Like every middle-aged Frenchman Short knew, Jean-Antoine Houdon had a pretty young wife.
She received them at the door, curtsying, smiling, chirping like a bird, and they followed her through the hallway, through the kitchen, across the garden, and into a two-story detached building that served the great man as a studio. There Houdon himself greeted them, without a servant, standing cheerfully in the midst of an enormous (truly southern, Short thought) clutter.
He bowed first and formally to Franklin, whose bust he had done in 1778 and so fixed forever, in Short’s opinion, the old man’s image in American iconography. Then he wiped his hands on his white sculptor’s smock and shook hands with them each in turn, waving them forward one by one, in pantomime and broken English, toward a row of dusty chairs along one wall.
Wheezing, Franklin sat down. Jefferson, still in the middle of the room, gestured for Short to come forward as translator. Behind them Adams had begun to stroll among the statues, head cocked at a disapproving angle, his round belly, in the French expression, two steps ahead of the rest of him.
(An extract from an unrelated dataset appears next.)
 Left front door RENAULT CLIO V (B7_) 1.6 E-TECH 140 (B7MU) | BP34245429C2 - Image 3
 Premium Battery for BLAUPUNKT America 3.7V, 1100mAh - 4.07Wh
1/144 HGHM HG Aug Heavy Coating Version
“You discover me,” Houdon said in slow, careful French, “at work on another foreign commission.” He raised one hand—the longest, whitest hand Short thought he had ever seen, like the flipper of a huge fish—and indicated a boy posing on a foot-high wooden box. Short had actually not seen the model as they entered, so jammed was the studio with plaster and marble figures, blocks, torsos, busts, casting furnaces,
tools, paintings. Now he and Jefferson both turned to examine the boy, who was naked except for a small linen cloth tossed strategically across his thigh. He sat on another box, arms wrapped around a wooden staff, gazing unconcernedly at the ceiling. In the manner of all French salons, Houdon had decorated every square foot of wall space with shelves of busts or triple or quadruple rows of frames and paintings. So many eyes gazed down on him that, for an instant, Short stiffened to address the jury.
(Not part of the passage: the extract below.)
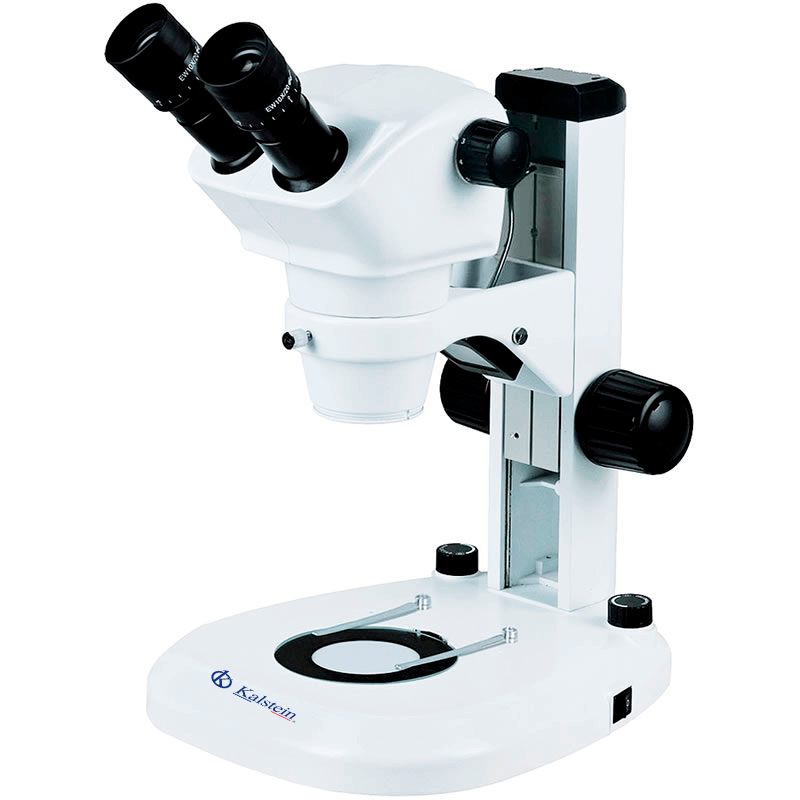 Troubleshooting Common Errors of the YR0254 Microscope: Symptoms and Solutions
“A Spartan lad,” Houdon was saying wistfully. “Sitting naked in the temple. Commissioned for the King of Prussia.”
“These are our official commissions,” Jefferson said. The King of Prussia’s explosive sexual habits were a subject all diplomats avoided. Jefferson presented Houdon with the bundle of papers and letters that Short had arranged and translated last night. The little sculptor motioned to another boy, this one fully clothed, who appeared to come suddenly to life like Pygmalion’s dream and step forward from yet another wall of statues.
Without even glancing down, Houdon extended the papers to him. The boy opened his mouth in a vast snaggle-toothed yawn, no longer mythological, but human, and looked squarely at Short, one attendant to another. Then he winked and ran from the room.
When Short turned back from him, Jefferson had already begun in his halting French to explain his ideas. The statue should be life size or a little larger. To take Washington’s exact measurements, it would be necessary for Houdon to travel, at Virginia’s expense, all the way to Mount Vernon. Jefferson himself preferred a pedestrian pose, with Washington either walking forward or his knee otherwise bent at an angle to the pedestal. Modern dress he thought much better than the usual Roman toga or indeterminate robe; the general should be depicted in his uniform, with epaulets visible but not distracting from his countenance.